TEXTO FUENTE
┄┄┄┄┄┄┄┄┄┄

Entrevistas

1 octubre 2005

Entrevista a Susan Sontag

Susan Sontag (1933) ha publicado recientemente en castellano "Ante el dolor de los demás", un ensayo sobre la violencia y su representación. El libro y algunas de sus tesis es el principal tema de la conversación que mantuvo con "Letras Libres".
Letras Libres, Abril 2004
ARCADI ESPADA

El hecho de que en un libro sobre la fotografía y el dolor falte una alusión al Gulag es significativo.
¿Qué quiere decir?

Bueno, de alguna manera corrobora la hipótesis de que el Gulag no ha penetrado en la conciencia contemporánea de la misma forma que lo habría hecho de haber habido fotografías de la tragedia.
Yo he dicho eso mismo muchas veces.

Sí, claro. Por eso se lo recuerdo.
Está en el libro. El Gulag está en el libro.

No recuerdo.
Está aunque usted no lo vea. Cuando digo que recordamos y nos preocupamos de lo que ha sido fotografiado es evidente que el primer pensamiento de estas líneas alude al Gulag. Y he dicho y he escrito repetidamente que una de las razones por las que la gente tardó tanto en apreciar y entender el horror completo del sistema soviético fue por la ausencia de documentación fotográfica. Es evidente que cuando digo que las fotografías identifican también quiero decir lo contrario: cuando no hay fotografía el olvido es más fácil. Y hay dos ejemplos clásicos: el Gulag y la guerra civil de Sudán, una guerra que se ha cobrado millones de vidas ante la indiferencia más helada del mundo. O sea que sí. Implícitamente está el Gulag.

Hay muchos ejemplos explícitos.
Y hay muchos otros que no he podido incluir. El libro ocuparía el doble. ¿Lo entiende?

No se lo tome como un reproche. No lo es.
Es que es obvio…

Me parecía llamativo que no se aludiera en el libro a un tragedia no fotografiada. Llamativo y hasta coherente. Eso es todo.
Le enviaré un resumen con todos mis textos y declaraciones sobre el asunto.

De acuerdo. “Encuadrar es excluir”, dice usted en un momento del libro.
Sí, la exclusión puede ser tan significativa y ruidosa como la inclusión.

Desde luego, pero querría preguntarle si no cree que esa selección puede reunir un grado tal de objetividad que lo que se excluya sea irrelevante.
No pienso en fotografías de una forma tan abstracta. Cada proyecto fotográfico tiene una intención particular. Y está rodeado de una gran cantidad de contextos particulares. Pienso en la fotografía, tan famosa, de la caída de la estatua de Sadam en el centro de Bagdad. ¿La recuerda?

┄┄┄┄┄┄┄┄┄┄

DATOS SIN PROCESAR
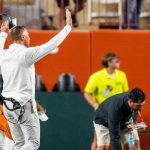 Texas sanctionné pour le comportement de ses fans lors du match contre Georgia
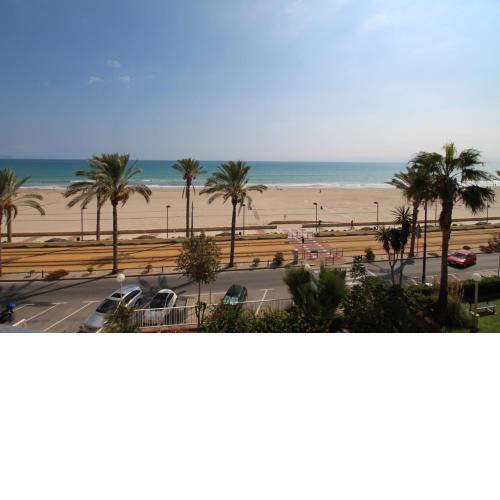 Apartamento Mediterraneo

┄┄┄┄┄┄┄┄┄┄

TAREA A
Enumere todas las fechas y años que aparecen en la entrevista.
TAREA B
Transcriba la entrevista desde "Entrevista a Susan" hasta "se lo recuerdo.", ambos incluidos.
El material no interviene en nada de esto.

RESPUESTA ESCRITA A
1 octubre 2005
1933
Abril 2004

RESPUESTA ESCRITA B
Entrevista a Susan Sontag

Susan Sontag (1933) ha publicado recientemente en castellano "Ante el dolor de los demás", un ensayo sobre la violencia y su representación. El libro y algunas de sus tesis es el principal tema de la conversación que mantuvo con "Letras Libres".
Letras Libres, Abril 2004
ARCADI ESPADA

El hecho de que en un libro sobre la fotografía y el dolor falte una alusión al Gulag es significativo.
¿Qué quiere decir?

Bueno, de alguna manera corrobora la hipótesis de que el Gulag no ha penetrado en la conciencia contemporánea de la misma forma que lo habría hecho de haber habido fotografías de la tragedia.
Yo he dicho eso mismo muchas veces.

Sí, claro. Por eso se lo recuerdo.